Subventions, incitatifs

Dans le rapport, duquel la Direction de la santé publique et le service d’urbanisme de la Ville sont cosignataires, on aborde notamment la nécessité de « subventionner l’achat ou l’entretien de vélo », voire « créer des programmes pour offrir des compensations financières aux personnes qui renoncent à leur vignette de stationnement ». Une autre avenue envisagée serait d’« offrir des laissez-passer gratuits ou [au] rabais lors de nouvelles installations de stations de transport en commun, d’autopartage ou de vélopartage ». On recommande également de limiter l’accès aux automobiles dans « certaines rues et ruelles » et même de « fermer des rues » aux voitures devant les écoles, voire de réduire le nombre de cases excédentaires dans les stationnements privés.

Possible de vivre sans voiture

« Oui, c’est possible de vivre sans voiture à Montréal. Il y a des gens qui le font déjà et d’autres qui aspirent à le faire. Mais on a besoin de gestes plus forts si on veut augmenter ce nombre-là », affirme la responsable en démarches collaboratives et changement de comportement au Conseil régional de l’environnement (CRE-MTL), Rébecca Gelly-Cyr. Elle rappelle qu’en 2018, selon les données de l’enquête origine-destination (O-D), 30 % des ménages montréalais affirmaient déjà vivre sans voiture. L’année suivante, un sondage de la Ville révélait que 20 % des personnes possédant un ou des véhicules songent à s’en départir ou, du moins, à réduire leur nombre. « Maintenant, c’est possible d’aller beaucoup plus loin », affirme Mme Gelly-Cyr.

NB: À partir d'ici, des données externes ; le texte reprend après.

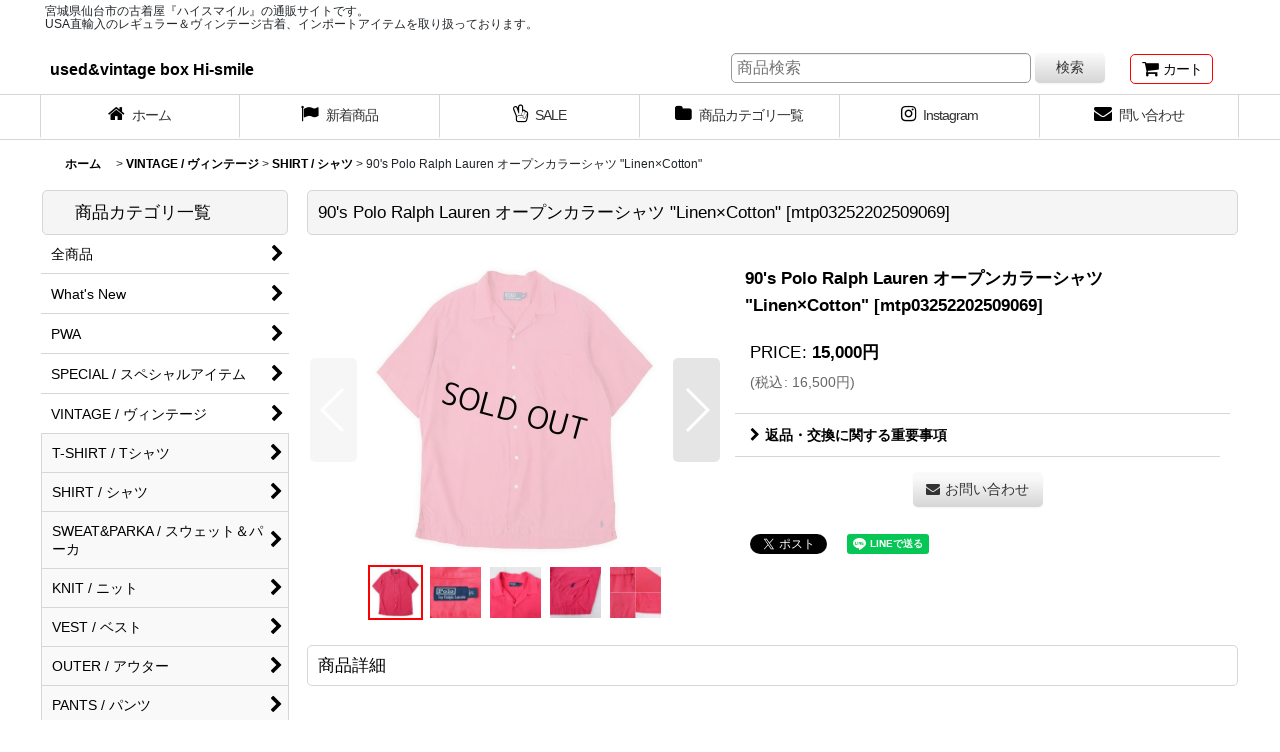

--- FILE ---
content_type: text/html; charset=UTF-8
request_url: https://www.hi-smile.com/xml.php?go=product-list-reading&mode=similarity&order=&sort=&available=&page=1&disp=html&id=1&img=200&type=photo&front=1&random=1&cnt=4&slide=1&name=1&custom_id=28072&async=1&lastModified=1769071892
body_size: 1286
content:

<div class="slider_box ajax_slider initial_loading" data-auto-height="false" data-autoplay="" data-speed=""  data-use-breakpoints="true" >
<div class="itemlist_box inner_slider_box layout_photo">
<div class="item_list swiper-container swiper square_photo_layout">
<ul class="swiper-wrapper ajax_response_list reset_list_style ajax_response_list" data-title-text="関連商品" data-title-class="related_item">
<li class="swiper-slide slide_item_cell flex_layout list_item_34528">
<div class="item_data flex_layout">
<a href="https://www.hi-smile.com/product/34528" class="item_data_link">
<div class="inner_item_data"><div class="list_item_photo slider_image_box">
<div class="inner_list_item_photo">
<div class="global_photo item_image_box itemph_itemlist_34528 square_item_image_box">
<img src="https://www.hi-smile.com/res/touch004/img/all/spacer.gif" width="200" style="aspect-ratio: 200 / 200" alt="" data-src="https://www.hi-smile.com/data/hi-smile/_/70726f647563742f39312f6d747030333437303730313935353739312e6a706700343030000074006669745f686569676874.jpg" data-alt="" class="item_image swiper-lazy" />
</div>
</div>
</div>
<div class="list_item_data">
<p class="item_name">
<span class="goods_name">Early 00's Columbia 総柄 オープンカラーシャツ "RAYON×LINEN"</span>
<span class="model_number"><span class="bracket">[</span><span class="model_number_value">mtp03470701955791</span><span class="bracket">]</span></span>
</p>
<p class="common_icon">
</p><div class="item_info">
<div class="price">
<p class="selling_price">
<span class="figure">8,000<span class="currency_label after_price">円</span></span>
</p>
<p class="tax_incl_price">
<span class="price_label"><span class="round_bracket">(</span>税込<span class="colon">:</span></span>
<span class="figure">8,800<span class="currency_label after_price">円</span><span class="round_bracket">)</span></span>
</p>
</div></div>
</div>
</div>
</a>
</div>
</li>
<li class="swiper-slide slide_item_cell flex_layout list_item_36115">
<div class="item_data flex_layout">
<a href="https://www.hi-smile.com/product/36115" class="item_data_link">
<div class="inner_item_data"><div class="list_item_photo slider_image_box">
<div class="inner_list_item_photo">
<div class="global_photo item_image_box itemph_itemlist_36115 square_item_image_box">
<img src="https://www.hi-smile.com/res/touch004/img/all/spacer.gif" width="200" style="aspect-ratio: 200 / 200" alt="" data-src="https://www.hi-smile.com/data/hi-smile/_/70726f647563742f37322f6d747030333463313230313438373337322e6a706700343030000074006669745f686569676874.jpg" data-alt="" class="item_image swiper-lazy" />
</div>
</div>
</div>
<div class="list_item_data">
<p class="item_name">
<span class="goods_name">90's Polo Ralph Lauren ボタンダウンシャツ "BLAIRE / COTTON×WOOL"</span>
<span class="model_number"><span class="bracket">[</span><span class="model_number_value">mtp034c1201487372</span><span class="bracket">]</span></span>
</p>
<p class="common_icon">
<img src="https://www.hi-smile.com/res/layout004/img/icon_new_x2.gif" width="60" height="15" class="icon_new" alt="" />
<img src="https://www.hi-smile.com/res/layout004/img/icon_pickup_x2.gif" width="60" height="15" class="icon_pickup" alt="" />
</p><div class="item_info">
<div class="price">
<p class="selling_price">
<span class="figure">8,000<span class="currency_label after_price">円</span></span>
</p>
<p class="tax_incl_price">
<span class="price_label"><span class="round_bracket">(</span>税込<span class="colon">:</span></span>
<span class="figure">8,800<span class="currency_label after_price">円</span><span class="round_bracket">)</span></span>
</p>
</div></div>
</div>
</div>
</a>
</div>
</li>
<li class="swiper-slide slide_item_cell flex_layout list_item_35105">
<div class="item_data flex_layout">
<a href="https://www.hi-smile.com/product/35105" class="item_data_link">
<div class="inner_item_data"><div class="list_item_photo slider_image_box">
<div class="inner_list_item_photo">
<div class="global_photo item_image_box itemph_itemlist_35105 square_item_image_box">
<img src="https://www.hi-smile.com/res/touch004/img/all/spacer.gif" width="200" style="aspect-ratio: 200 / 200" alt="" data-src="https://www.hi-smile.com/data/hi-smile/_/70726f647563742f37392f6d747030313439303730313530363337392e6a706700343030000074006669745f686569676874.jpg" data-alt="" class="item_image swiper-lazy" />
</div>
</div>
</div>
<div class="list_item_data">
<p class="item_name">
<span class="goods_name">90's Polo Ralph Lauren L/S ポケットTシャツ "ORANGE"</span>
<span class="model_number"><span class="bracket">[</span><span class="model_number_value">mtp01490701506379</span><span class="bracket">]</span></span>
</p>
<p class="common_icon">
<img src="https://www.hi-smile.com/res/layout004/img/icon_new_x2.gif" width="60" height="15" class="icon_new" alt="" />
</p><div class="item_info">
<div class="price">
<p class="selling_price">
<span class="figure">5,500<span class="currency_label after_price">円</span></span>
</p>
<p class="tax_incl_price">
<span class="price_label"><span class="round_bracket">(</span>税込<span class="colon">:</span></span>
<span class="figure">6,050<span class="currency_label after_price">円</span><span class="round_bracket">)</span></span>
</p>
</div></div>
</div>
</div>
</a>
</div>
</li>
<li class="swiper-slide slide_item_cell flex_layout list_item_36050">
<div class="item_data flex_layout">
<a href="https://www.hi-smile.com/product/36050" class="item_data_link">
<div class="inner_item_data"><div class="list_item_photo slider_image_box">
<div class="inner_list_item_photo">
<div class="global_photo item_image_box itemph_itemlist_36050 square_item_image_box">
<img src="https://www.hi-smile.com/res/touch004/img/all/spacer.gif" width="200" style="aspect-ratio: 200 / 200" alt="" data-src="https://www.hi-smile.com/data/hi-smile/_/70726f647563742f30352f6d747030333463303730313438373330352e6a706700343030000074006669745f686569676874.jpg" data-alt="" class="item_image swiper-lazy" />
</div>
</div>
</div>
<div class="list_item_data">
<p class="item_name">
<span class="goods_name">90's Polo Ralph Lauren レギュラーカラーシャツ "LOWELL SPORT"</span>
<span class="model_number"><span class="bracket">[</span><span class="model_number_value">mtp034c0701487305</span><span class="bracket">]</span></span>
</p>
<p class="common_icon">
<img src="https://www.hi-smile.com/res/layout004/img/icon_new_x2.gif" width="60" height="15" class="icon_new" alt="" />
</p><div class="item_info">
<div class="price">
<p class="selling_price">
<span class="figure">7,000<span class="currency_label after_price">円</span></span>
</p>
<p class="tax_incl_price">
<span class="price_label"><span class="round_bracket">(</span>税込<span class="colon">:</span></span>
<span class="figure">7,700<span class="currency_label after_price">円</span><span class="round_bracket">)</span></span>
</p>
</div></div>
</div>
</div>
</a>
</div>
</li>
</ul>
<div class="slider_controller lower_slider_controller">
<div class="swiper-button-prev"><span class="inner-button-prev"></span></div>
<div class="swiper-pagination"></div>
<div class="swiper-button-next"><span class="inner-button-next"></span></div>
</div>
</div>
</div>
</div>
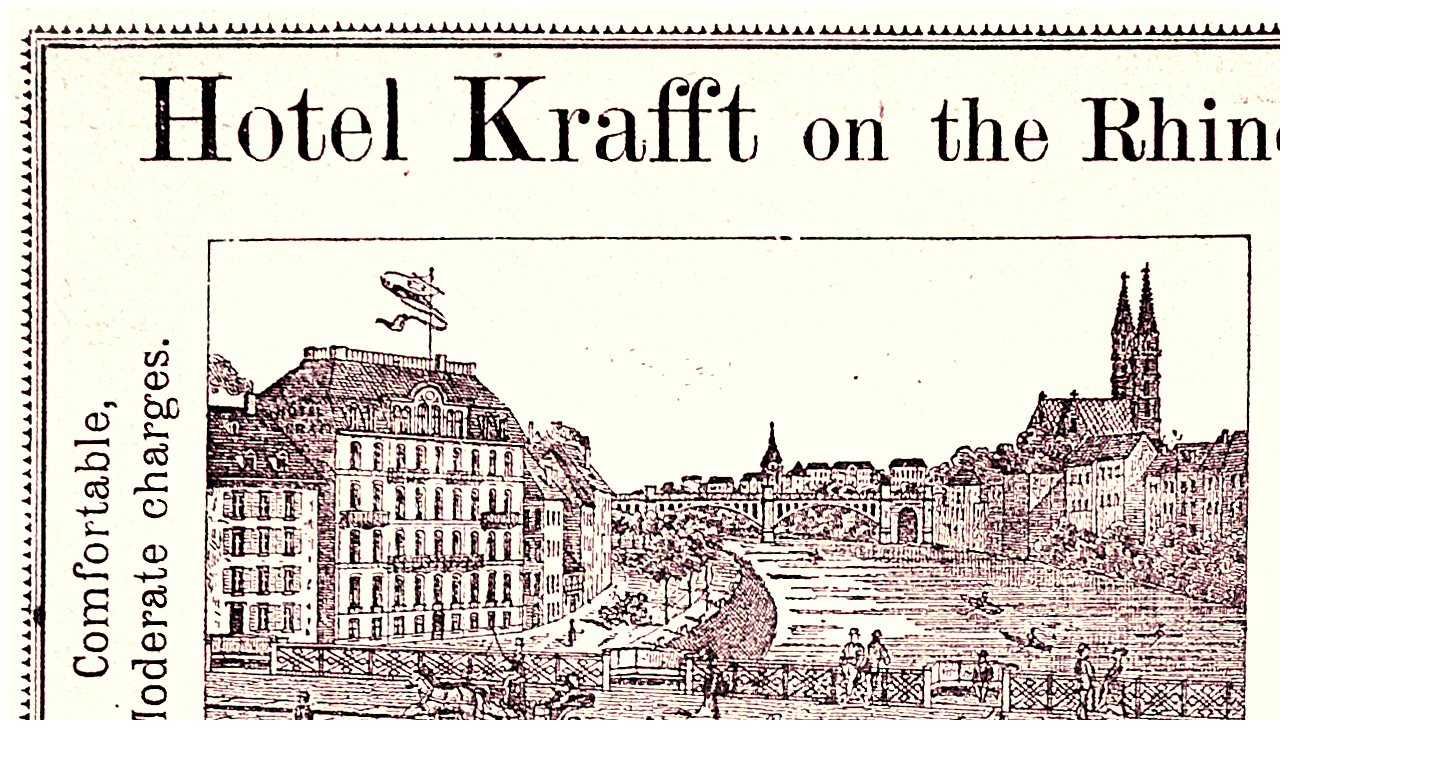

--- FILE ---
content_type: text/html; charset=UTF-8
request_url: https://novografika.de/hotel-krafft-basel/inserat_01_teil_01/
body_size: -14
content:
<img src="https://novografika.de/wp-content/uploads/2016/01/Inserat_01_Teil_01.jpg" alt="">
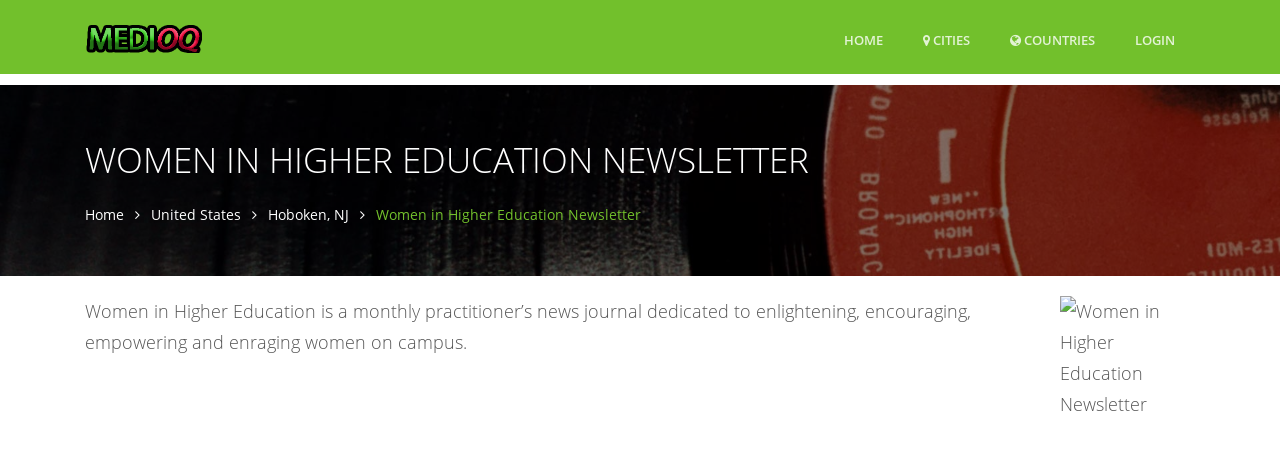

--- FILE ---
content_type: text/html; charset=utf-8
request_url: https://www.google.com/recaptcha/api2/aframe
body_size: 249
content:
<!DOCTYPE HTML><html><head><meta http-equiv="content-type" content="text/html; charset=UTF-8"></head><body><script nonce="knogHmGvczwLWKsIUEmd3Q">/** Anti-fraud and anti-abuse applications only. See google.com/recaptcha */ try{var clients={'sodar':'https://pagead2.googlesyndication.com/pagead/sodar?'};window.addEventListener("message",function(a){try{if(a.source===window.parent){var b=JSON.parse(a.data);var c=clients[b['id']];if(c){var d=document.createElement('img');d.src=c+b['params']+'&rc='+(localStorage.getItem("rc::a")?sessionStorage.getItem("rc::b"):"");window.document.body.appendChild(d);sessionStorage.setItem("rc::e",parseInt(sessionStorage.getItem("rc::e")||0)+1);localStorage.setItem("rc::h",'1768469999228');}}}catch(b){}});window.parent.postMessage("_grecaptcha_ready", "*");}catch(b){}</script></body></html>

Les bonnes mesures, les bons publics

Pascal Priori, lui, estime que s’adresser aux bons publics avec les bonnes mesures changerait aussi la donne. « Si, par exemple, on avait ciblé les subventions pour acheter un véhicule électrique neuf vers des gens qui veulent se départir de leur véhicule, surtout ceux qui ont des revenus moins élevés, je pense qu’on aurait aujourd’hui atteint des objectifs beaucoup plus intéressants », illustre-t-il. « Les citoyens, ils ont envie d’agir, mais il y a une limite à ce qu’on peut leur demander dans un contexte de crise du logement et d’inflation. Les gens sont prêts, mais il faut investir dans l’infrastructure sociale et communautaire, sinon on va juste épuiser des gens », poursuit M. Priori.

80 employeurs s’engagent

Cette sortie survient au moment où près de 80 employeurs de taille du Grand Montréal viennent de s’engager à mettre en place des mesures incitatives pour encourager le transport actif et collectif et réduire la place du stationnement individuel, en signant un « pacte de la mobilité durable » il y a quelques semaines déjà, en marge du Sommet Climat Montréal, qui s’est tenu au début mai. Parmi les gestes auxquels a consenti la liste d’employeurs dans cette entente, notons entre autres le fait que « 100 % des nouveaux locaux soient situés à moins de 400 mètres des transports collectifs à haute fréquence de passage, soit un passage toutes les 10 minutes maximum » ou encore une indemnité mensuelle pour les personnes qui marchent ou qui font du vélo pour se rendre au travail.